In addition to the U-boat menace we have to face the attack of the surface raider. It is certain that one and possibly two of the so-called pocket battleships has been out upon the Atlantic trade routes during the last six weeks. My hon. Friend the Member for Plaistow (Mr. Thorne) asked me the other day whether any attempt was being made to pursue them. I hope that my hon. Friend will not be shocked if I say that the answer is in the affirmative. But what is remarkable is that although these powerful vessels have been lying athwart the stream of convoys and the individual vessels crossing the Atlantic they have not been able, or have not dared, so far—and I speak under the greatest reserve—to make any captures worth considering. Only two ships aggregating 10,000 tons have been sunk so far by surface action, compared with 212,000 by the U-boats. Of course, in the vast ocean it is only when a victim is struck down that any trace of the attacker is revealed. When we remember how seriously the outbreak of these surface raiders was viewed before the war began, it is a matter of some reassurance that they have been at large for a considerable time without any appreciable damage or inconvenience to our trade. On the other hand, let me again strike the note of warning, because the element of risk is never absent from us any more than it is from the raiding enemy. Thus up to the present not only has the U-boat campaign been controlled, but also the attack by surface raiders both by warships or by armed merchantmen has not developed in any serious way.

At this point I must speak of the remarkable contribution of the French Navy, which has not for many generations been so powerful or so efficient. Under the long care of Admiral Darlan and M. Campinchi, the Minister of Marine, a magnificent fighting and seafaring force has been developed. Not only have we been assisted in every way agreed upon before the war, but besides a whole set of burdens have been lifted off our shoulders by the loyal and ever-increasingly vigorous co-operation of the French Fleet. It seems to me a wonderful thing that when France is making so great an effort upon land she should at the same time offer to the Allied cause so powerful a reinforcement upon the seas.

Records of spatial relationships:
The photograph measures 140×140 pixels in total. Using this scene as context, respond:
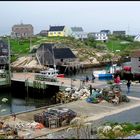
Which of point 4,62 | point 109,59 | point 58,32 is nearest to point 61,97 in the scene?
point 4,62

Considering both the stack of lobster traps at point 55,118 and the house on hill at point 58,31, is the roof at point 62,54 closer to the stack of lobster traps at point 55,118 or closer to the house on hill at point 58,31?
the stack of lobster traps at point 55,118

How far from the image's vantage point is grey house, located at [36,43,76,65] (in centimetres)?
7112

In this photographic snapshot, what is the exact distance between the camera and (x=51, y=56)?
71.2 metres

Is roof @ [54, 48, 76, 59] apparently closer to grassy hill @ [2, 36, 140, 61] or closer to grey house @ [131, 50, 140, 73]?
grassy hill @ [2, 36, 140, 61]

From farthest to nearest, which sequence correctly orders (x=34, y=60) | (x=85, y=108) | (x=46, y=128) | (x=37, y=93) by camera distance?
(x=34, y=60) → (x=37, y=93) → (x=85, y=108) → (x=46, y=128)

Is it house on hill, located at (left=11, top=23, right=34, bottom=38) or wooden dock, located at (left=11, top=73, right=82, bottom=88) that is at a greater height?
house on hill, located at (left=11, top=23, right=34, bottom=38)

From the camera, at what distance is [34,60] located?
240 feet

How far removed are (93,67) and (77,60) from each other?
3853 millimetres

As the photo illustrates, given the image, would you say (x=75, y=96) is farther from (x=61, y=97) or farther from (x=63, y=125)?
(x=63, y=125)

Set task: From the naval speech, extract word for word the part that opens with the words containing "At this point" and closes with "upon the seas.". The listing has no role in this exercise.

Finished exercise:
At this point I must speak of the remarkable contribution of the French Navy, which has not for many generations been so powerful or so efficient. Under the long care of Admiral Darlan and M. Campinchi, the Minister of Marine, a magnificent fighting and seafaring force has been developed. Not only have we been assisted in every way agreed upon before the war, but besides a whole set of burdens have been lifted off our shoulders by the loyal and ever-increasingly vigorous co-operation of the French Fleet. It seems to me a wonderful thing that when France is making so great an effort upon land she should at the same time offer to the Allied cause so powerful a reinforcement upon the seas.